Lista de atividades
1) De acordo com o trecho sobre federalismo e democracia, o que significa etimologicamente "demo"?
2) Transcreva literalmente a parte do trecho sobre federalismo e democracia que começa nas palavras "Uma democracia é" e termina depois de "cracia é poder.".

Trecho do documento
◆ ◆ ◆ ◆ ◆
Importante destacar que após a proclamação da República em 1891 e suas consequentes constituições, em nenhuma assegurou outro modelo além do federalismo. (MOREIRA, 2011)
O Federalismo é marcado por três elementos importantes. O primeiro é traçado pela autonomia, sendo juridicamente impossível que haja este modelo político sem lhe ser assegurado as condições necessárias para se autodeterminar, dentro, por óbvio, das balizadas condicionadas pela Constituição Federativa. Como segundo elemento, tem-se a repartição das competências, o que pode ser lido como corolário da autonomia, visto que não seria possível o exercício de sua autonomia quando o Ente Federativo não tivesse qualquer margem de competência instituída em seu favor, a exemplo, esvaziaria a possibilidade de um Estado se autogovernar sem que o Poder Executivo tivesse poderes suficientes para administrar o ente em que está vinculado. Em último, tem-se o requisito da sua participação nas políticas tomadas a nível nacional, sendo certo que toda medida da União repercute, direta ou indiretamente, nos Estados e Municípios. (BARROSO, 2019)
Assim, buscou-se assegurar o modelo de Estado, assegurando que a União avocasse para si todos os poderes atribuídos aos Estados-membros, unificando o Brasil assim como era durante a Carta Constitucional de 1824.
Uma democracia é assim reconhecida quando as decisões políticas de um Estado são tomadas pelo próprio povo. A forma como ela é exteriorizada se divide de forma direta ou indireta. Etimologicamente, demo significa povo, enquanto cracia é poder.
Trata-se de direito humano de primeira dimensão, assegurado a partir dos movimentos iluministas no final do século XVIII, em especial com o advento da Declaração de Direitos de Virginia em 1776, inscrita no contexto pós-revolucionário na luta pela independência dos Estados Unidos da América.
Reconhece, assim, o direito do sufrágio a nível constitucional, posto sua relevância social para ocidente. Há séculos que a sociedade civil demanda pelo poder que lhe é inerente, visto que um Estado somente consegue existir se houver um povo para governar, nessa senda, nada mais lógico do que assegurar a soberania popular. Esta soberania é exercida somente quando se está diante de uma democracia, visto que os demais modelos, monarquia e aristocracia, tem como cerne a centralização do poder na mão de um indivíduo.
◆ ◆ ◆ ◆ ◆
Dados abaixo
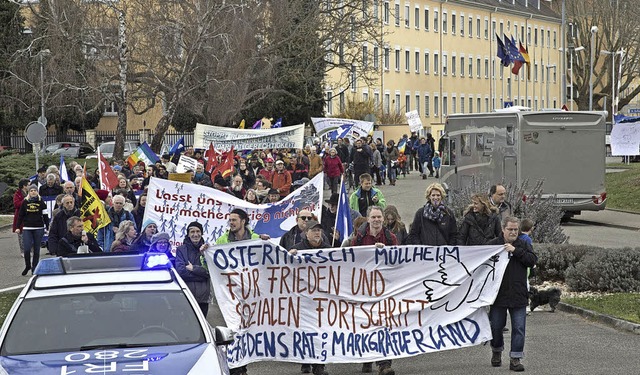 ber 170 Teilnehmer schlossen sich dem...itionellen Ostermarsch in Mllheim an.  | Foto: Volker Mnch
◆ ◆ ◆ ◆ ◆
Respostas dadas
1) Significa povo.

2)
Uma democracia é assim reconhecida quando as decisões políticas de um Estado são tomadas pelo próprio povo. A forma como ela é exteriorizada se divide de forma direta ou indireta. Etimologicamente, demo significa povo, enquanto cracia é poder.